What is beyond the power of responsive design?
We all understand the importance of responsive design and against the background of the growing popularity of mobile devices, designers have to come to grips with the issue of presenting their sites to smartphone users in the same quality in which they can work while sitting at a 27-inch monitor.
Adaptive design is nothing more than a technology that allows developers to adhere to standards, despite the diversity of formats. And while more and more designers are switching to responsive design, we can personally observe and hear about what it is and what it gives us. And what about the fact that he can not afford and what he can not be? * Wonkavision. There is a misconception that a rubber template, as an integral part of an adaptive design, is able to present absolute copies of pages on any screen of devices on the market. This, of course, is impossible. To fit all that you see on a large, handy monitor screen into a smartphone display, this means sacrificing something, that is, content.
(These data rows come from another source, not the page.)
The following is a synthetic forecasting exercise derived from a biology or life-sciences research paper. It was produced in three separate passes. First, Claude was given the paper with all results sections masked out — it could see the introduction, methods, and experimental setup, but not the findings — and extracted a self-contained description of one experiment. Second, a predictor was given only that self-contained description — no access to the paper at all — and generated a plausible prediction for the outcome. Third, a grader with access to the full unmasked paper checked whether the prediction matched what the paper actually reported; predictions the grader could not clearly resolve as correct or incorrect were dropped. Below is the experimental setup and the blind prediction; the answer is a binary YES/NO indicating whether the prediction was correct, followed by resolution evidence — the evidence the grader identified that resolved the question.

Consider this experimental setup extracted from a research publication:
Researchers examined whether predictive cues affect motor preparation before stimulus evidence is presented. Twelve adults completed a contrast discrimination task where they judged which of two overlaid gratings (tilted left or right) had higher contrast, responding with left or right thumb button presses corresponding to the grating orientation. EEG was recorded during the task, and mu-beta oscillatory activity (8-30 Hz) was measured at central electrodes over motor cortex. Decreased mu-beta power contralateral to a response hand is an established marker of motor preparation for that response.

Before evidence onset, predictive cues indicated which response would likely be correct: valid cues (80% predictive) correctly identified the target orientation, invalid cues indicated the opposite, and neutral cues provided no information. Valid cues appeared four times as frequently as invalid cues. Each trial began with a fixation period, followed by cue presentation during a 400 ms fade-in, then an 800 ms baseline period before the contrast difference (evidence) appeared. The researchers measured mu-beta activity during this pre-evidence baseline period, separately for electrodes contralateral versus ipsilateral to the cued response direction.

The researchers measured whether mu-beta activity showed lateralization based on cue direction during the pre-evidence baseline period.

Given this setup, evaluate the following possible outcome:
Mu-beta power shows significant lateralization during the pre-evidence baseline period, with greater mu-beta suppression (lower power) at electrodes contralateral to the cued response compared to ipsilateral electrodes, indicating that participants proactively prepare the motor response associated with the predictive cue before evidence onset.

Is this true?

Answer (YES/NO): YES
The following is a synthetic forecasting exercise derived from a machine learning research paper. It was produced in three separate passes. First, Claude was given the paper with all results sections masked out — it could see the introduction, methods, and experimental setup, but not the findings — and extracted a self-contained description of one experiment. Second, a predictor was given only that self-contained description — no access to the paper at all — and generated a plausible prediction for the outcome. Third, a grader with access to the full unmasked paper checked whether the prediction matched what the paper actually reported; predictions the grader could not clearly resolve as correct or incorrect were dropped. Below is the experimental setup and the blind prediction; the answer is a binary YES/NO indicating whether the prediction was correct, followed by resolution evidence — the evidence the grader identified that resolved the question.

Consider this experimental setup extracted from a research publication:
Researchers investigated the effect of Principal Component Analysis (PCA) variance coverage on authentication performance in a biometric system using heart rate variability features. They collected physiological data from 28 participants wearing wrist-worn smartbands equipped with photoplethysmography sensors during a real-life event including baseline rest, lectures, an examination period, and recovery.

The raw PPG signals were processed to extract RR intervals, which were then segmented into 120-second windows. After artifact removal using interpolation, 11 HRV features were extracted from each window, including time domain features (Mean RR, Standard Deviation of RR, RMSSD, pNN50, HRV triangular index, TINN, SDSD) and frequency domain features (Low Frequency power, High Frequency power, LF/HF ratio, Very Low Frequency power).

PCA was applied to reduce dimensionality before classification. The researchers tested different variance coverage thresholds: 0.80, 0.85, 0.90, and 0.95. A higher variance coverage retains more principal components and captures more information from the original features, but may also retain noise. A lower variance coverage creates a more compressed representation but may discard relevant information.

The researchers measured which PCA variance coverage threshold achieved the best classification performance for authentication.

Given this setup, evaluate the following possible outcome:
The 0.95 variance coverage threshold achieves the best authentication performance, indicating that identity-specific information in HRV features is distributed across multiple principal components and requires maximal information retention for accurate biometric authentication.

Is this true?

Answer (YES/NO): NO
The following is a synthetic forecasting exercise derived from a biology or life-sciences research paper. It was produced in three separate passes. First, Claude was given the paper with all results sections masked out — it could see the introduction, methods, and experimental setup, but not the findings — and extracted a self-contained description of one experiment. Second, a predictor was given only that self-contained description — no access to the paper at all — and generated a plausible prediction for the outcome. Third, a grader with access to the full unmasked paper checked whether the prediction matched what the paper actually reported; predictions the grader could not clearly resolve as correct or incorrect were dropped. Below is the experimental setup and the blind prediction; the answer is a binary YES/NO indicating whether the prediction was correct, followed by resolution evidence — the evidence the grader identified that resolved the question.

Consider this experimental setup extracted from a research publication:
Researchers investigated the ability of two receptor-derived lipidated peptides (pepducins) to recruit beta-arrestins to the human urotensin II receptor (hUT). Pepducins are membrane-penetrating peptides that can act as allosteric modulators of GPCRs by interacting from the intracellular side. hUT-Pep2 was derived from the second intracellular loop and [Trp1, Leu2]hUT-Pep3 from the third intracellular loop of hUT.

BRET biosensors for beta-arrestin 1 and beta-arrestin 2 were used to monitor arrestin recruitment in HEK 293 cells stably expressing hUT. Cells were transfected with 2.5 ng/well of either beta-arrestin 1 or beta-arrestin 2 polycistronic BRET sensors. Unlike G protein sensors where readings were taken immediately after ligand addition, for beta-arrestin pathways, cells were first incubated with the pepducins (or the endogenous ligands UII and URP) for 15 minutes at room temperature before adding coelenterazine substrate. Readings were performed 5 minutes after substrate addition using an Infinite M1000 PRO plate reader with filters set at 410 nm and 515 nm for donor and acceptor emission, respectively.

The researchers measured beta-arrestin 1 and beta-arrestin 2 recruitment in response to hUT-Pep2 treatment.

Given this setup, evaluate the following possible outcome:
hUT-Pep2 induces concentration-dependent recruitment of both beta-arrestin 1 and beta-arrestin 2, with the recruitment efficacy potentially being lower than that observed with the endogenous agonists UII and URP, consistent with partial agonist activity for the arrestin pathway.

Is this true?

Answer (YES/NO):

When the site is displayed on a smaller screen, then there are cases when a certain part of the content is hidden in order to display the most basic one. Often, the category of inaccessible content includes images or graphic elements that still do not display properly on such small screens. Text content is never discarded. Maximum saves time. CSS really saves time. It is necessary to slightly change the color value and thousands of your pages will look completely different. Before getting acquainted with responsive design, you had to repeatedly develop its design in order to display the web page properly on any device. Now, the rubber layout of the adaptive design is designed to solve this problem, and in most cases it succeeds. But still, he terribly resembles another technology that promised uninterrupted cross-platform work – Java.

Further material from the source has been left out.